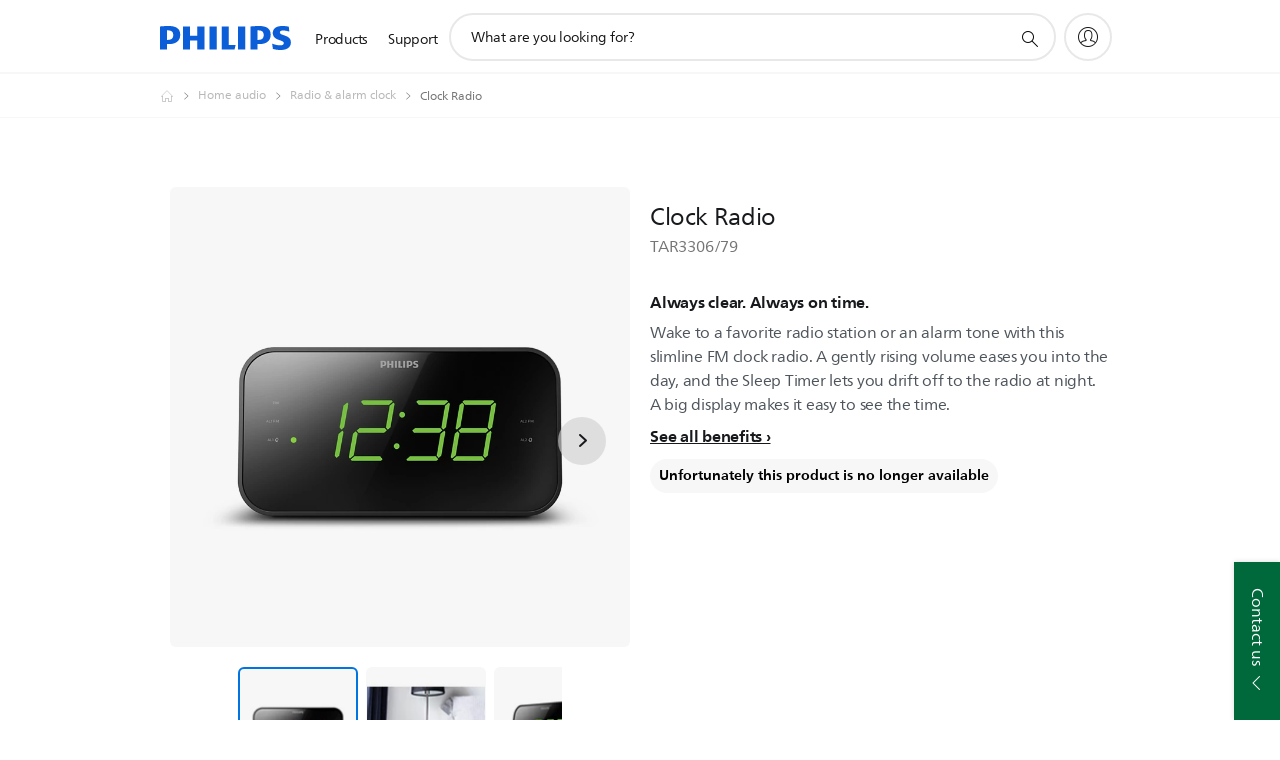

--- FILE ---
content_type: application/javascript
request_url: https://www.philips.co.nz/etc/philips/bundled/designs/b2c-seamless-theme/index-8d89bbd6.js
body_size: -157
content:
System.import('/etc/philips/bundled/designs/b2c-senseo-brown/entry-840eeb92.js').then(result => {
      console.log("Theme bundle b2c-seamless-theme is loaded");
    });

^^^^

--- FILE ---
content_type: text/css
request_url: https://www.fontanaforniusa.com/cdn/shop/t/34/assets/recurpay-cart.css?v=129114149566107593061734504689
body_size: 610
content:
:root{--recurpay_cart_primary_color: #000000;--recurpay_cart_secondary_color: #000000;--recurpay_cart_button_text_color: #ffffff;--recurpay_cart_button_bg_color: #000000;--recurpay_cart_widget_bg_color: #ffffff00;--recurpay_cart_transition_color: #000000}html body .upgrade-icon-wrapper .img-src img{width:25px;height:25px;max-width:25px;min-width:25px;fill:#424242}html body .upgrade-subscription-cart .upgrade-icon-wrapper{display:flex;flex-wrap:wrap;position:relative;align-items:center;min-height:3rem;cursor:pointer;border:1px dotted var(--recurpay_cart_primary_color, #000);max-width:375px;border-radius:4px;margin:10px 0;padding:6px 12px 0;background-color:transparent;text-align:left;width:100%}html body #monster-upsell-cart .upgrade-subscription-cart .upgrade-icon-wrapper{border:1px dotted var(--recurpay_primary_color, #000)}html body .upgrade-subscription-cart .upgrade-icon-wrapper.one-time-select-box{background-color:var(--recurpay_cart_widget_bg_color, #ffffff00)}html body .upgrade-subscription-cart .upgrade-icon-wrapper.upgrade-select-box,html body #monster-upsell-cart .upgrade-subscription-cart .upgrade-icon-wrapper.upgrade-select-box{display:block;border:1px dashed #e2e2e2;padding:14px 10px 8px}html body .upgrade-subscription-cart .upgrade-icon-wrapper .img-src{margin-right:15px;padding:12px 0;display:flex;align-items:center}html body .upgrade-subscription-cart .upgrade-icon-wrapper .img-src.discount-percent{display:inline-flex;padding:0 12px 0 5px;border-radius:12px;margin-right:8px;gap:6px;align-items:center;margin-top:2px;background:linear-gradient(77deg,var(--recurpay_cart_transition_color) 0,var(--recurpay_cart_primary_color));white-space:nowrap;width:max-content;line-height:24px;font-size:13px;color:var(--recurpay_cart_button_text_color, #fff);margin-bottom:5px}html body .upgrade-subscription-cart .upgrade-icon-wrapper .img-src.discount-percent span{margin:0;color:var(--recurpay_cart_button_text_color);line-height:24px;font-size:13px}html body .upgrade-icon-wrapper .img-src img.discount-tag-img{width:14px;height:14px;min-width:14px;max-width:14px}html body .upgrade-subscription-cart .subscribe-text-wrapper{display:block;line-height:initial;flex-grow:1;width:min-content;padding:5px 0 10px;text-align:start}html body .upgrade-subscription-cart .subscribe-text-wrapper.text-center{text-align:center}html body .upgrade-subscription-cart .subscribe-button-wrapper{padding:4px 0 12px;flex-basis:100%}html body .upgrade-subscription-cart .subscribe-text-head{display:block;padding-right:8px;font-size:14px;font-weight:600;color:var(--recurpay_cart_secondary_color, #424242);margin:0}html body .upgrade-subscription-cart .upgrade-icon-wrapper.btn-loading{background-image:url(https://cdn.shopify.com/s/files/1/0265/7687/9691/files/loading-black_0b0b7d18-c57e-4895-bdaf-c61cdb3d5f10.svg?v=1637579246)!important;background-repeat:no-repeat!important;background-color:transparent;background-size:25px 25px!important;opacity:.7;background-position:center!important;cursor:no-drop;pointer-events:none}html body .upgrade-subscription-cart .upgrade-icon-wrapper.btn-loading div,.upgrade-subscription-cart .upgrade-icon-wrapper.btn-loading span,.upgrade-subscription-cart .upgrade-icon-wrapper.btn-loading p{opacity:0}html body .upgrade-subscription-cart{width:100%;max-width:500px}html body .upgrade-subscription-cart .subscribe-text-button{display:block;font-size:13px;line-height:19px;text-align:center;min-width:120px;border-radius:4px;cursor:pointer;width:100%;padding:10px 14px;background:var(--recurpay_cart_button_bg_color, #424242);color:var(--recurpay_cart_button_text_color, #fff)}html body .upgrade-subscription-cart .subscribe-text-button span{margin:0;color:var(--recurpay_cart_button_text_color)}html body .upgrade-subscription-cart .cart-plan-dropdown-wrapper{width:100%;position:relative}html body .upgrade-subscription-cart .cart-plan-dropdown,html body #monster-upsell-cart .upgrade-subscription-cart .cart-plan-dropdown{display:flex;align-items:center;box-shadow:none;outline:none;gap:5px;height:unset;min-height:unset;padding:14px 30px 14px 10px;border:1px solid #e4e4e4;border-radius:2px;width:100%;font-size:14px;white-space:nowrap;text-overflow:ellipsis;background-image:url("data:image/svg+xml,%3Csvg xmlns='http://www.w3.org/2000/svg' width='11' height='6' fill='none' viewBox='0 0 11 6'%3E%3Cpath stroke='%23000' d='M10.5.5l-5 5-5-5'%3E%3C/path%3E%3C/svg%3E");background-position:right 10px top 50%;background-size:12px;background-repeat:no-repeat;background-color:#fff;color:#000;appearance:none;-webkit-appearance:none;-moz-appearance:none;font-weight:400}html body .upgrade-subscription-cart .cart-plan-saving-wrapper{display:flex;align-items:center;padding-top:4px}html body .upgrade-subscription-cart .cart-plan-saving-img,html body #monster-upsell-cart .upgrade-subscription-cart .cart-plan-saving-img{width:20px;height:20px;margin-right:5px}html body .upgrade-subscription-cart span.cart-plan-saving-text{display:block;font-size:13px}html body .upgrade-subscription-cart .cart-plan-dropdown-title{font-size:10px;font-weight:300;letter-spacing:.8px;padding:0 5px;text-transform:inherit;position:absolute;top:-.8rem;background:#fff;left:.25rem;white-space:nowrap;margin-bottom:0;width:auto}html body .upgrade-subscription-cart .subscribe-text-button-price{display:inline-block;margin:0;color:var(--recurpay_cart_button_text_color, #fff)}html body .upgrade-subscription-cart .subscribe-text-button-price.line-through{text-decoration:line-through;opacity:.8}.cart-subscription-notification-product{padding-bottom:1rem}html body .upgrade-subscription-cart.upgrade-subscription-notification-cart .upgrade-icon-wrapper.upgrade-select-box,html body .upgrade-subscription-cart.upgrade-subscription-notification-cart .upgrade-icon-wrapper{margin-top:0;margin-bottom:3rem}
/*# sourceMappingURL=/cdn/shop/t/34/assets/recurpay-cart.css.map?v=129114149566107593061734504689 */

^^^^

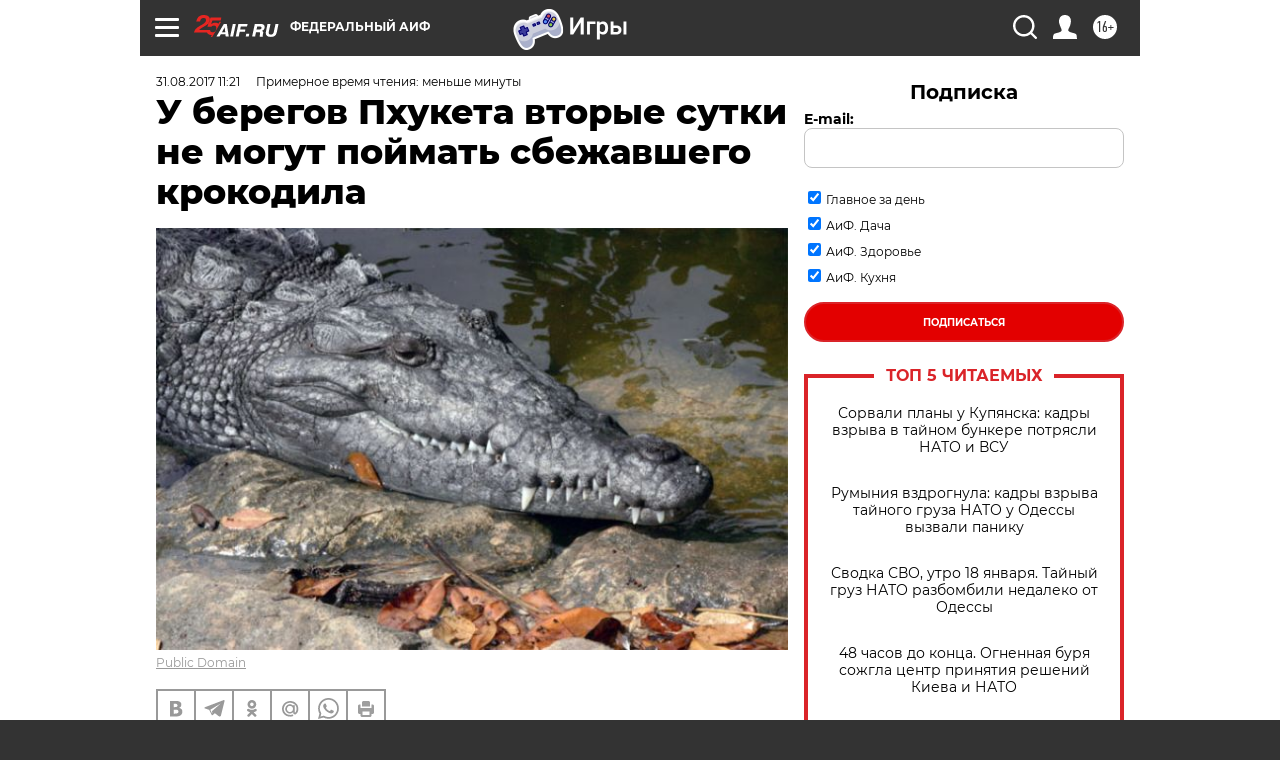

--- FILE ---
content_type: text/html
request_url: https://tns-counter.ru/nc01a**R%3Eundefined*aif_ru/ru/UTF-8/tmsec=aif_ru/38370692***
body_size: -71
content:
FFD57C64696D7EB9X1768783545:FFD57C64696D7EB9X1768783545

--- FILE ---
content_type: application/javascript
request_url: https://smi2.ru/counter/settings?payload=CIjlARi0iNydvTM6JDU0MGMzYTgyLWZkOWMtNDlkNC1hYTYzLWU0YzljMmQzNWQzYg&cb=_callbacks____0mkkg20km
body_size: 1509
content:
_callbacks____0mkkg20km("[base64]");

^^^^

TASK INSTRUCTIONS
Collect the lines of the data that carry the word "bundled".

ANSWER FOR THE TASK
request_url: https://www.philips.co.nz/etc/philips/bundled/designs/b2c-seamless-theme/index-8d89bbd6.js
System.import('/etc/philips/bundled/designs/b2c-senseo-brown/entry-840eeb92.js').then(result => {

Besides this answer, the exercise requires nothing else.